### [What is required]
Set down, without alteration, the lines from the one that contains "How far from" through the final line of the material below.

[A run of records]
***

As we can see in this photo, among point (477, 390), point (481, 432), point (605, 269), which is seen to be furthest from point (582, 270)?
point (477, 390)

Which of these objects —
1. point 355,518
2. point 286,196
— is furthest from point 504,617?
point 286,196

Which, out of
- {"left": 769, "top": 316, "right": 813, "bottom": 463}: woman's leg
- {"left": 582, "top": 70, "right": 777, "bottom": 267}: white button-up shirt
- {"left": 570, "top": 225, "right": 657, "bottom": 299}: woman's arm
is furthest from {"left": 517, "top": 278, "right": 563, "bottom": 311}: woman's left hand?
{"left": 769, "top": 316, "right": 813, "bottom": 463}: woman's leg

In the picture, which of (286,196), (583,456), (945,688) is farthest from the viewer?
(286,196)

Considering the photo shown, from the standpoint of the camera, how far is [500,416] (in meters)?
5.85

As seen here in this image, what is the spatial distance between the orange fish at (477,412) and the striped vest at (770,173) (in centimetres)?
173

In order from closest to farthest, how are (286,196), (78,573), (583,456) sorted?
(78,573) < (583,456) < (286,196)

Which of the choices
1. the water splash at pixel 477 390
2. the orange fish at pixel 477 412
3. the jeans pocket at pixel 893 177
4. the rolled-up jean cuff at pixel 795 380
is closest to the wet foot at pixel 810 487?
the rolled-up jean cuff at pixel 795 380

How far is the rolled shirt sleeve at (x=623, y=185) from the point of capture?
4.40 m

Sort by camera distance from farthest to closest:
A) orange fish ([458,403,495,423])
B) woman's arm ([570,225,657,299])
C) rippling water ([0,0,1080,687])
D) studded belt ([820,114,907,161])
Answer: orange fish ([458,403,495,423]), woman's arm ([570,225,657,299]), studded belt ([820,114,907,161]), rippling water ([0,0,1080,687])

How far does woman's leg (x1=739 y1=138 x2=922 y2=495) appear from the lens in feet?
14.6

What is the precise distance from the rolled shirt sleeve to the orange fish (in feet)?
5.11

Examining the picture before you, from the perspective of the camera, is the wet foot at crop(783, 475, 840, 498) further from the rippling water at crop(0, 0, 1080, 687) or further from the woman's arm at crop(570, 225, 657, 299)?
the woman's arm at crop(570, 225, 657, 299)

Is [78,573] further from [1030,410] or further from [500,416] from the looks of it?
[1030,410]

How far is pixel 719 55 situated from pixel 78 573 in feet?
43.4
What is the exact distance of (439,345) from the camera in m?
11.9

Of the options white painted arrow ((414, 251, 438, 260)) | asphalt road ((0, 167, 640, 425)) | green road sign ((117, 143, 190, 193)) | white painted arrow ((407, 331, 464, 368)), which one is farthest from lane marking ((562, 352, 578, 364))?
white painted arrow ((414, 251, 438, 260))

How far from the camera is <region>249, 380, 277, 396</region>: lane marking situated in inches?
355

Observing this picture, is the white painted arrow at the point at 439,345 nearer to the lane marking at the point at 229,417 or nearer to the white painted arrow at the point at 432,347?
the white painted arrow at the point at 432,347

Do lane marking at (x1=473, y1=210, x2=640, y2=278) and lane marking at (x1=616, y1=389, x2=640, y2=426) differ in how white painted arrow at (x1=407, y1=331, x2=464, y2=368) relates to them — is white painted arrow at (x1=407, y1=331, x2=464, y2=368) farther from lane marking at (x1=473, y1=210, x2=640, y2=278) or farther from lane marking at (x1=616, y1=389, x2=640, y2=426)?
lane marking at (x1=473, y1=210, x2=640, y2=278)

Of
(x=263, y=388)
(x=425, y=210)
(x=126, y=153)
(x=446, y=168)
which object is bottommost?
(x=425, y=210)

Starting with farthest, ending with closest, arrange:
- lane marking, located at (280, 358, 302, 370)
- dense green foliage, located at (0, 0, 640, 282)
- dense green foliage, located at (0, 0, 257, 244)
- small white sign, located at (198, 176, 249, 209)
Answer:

***

### [The solution]
How far from the camera is <region>249, 380, 277, 396</region>: lane marking situated in inches?
355

Observing this picture, is the white painted arrow at the point at 439,345 nearer to the lane marking at the point at 229,417 or nearer to the white painted arrow at the point at 432,347?
the white painted arrow at the point at 432,347

Do lane marking at (x1=473, y1=210, x2=640, y2=278) and lane marking at (x1=616, y1=389, x2=640, y2=426) differ in how white painted arrow at (x1=407, y1=331, x2=464, y2=368) relates to them — is white painted arrow at (x1=407, y1=331, x2=464, y2=368) farther from lane marking at (x1=473, y1=210, x2=640, y2=278) or farther from lane marking at (x1=616, y1=389, x2=640, y2=426)?
lane marking at (x1=473, y1=210, x2=640, y2=278)

Of
(x=263, y=388)
(x=425, y=210)
(x=126, y=153)
(x=446, y=168)
which object is bottommost?
(x=425, y=210)

Starting with farthest, ending with closest, arrange:
- lane marking, located at (280, 358, 302, 370)
- dense green foliage, located at (0, 0, 640, 282)
- dense green foliage, located at (0, 0, 257, 244)
- small white sign, located at (198, 176, 249, 209)
Answer:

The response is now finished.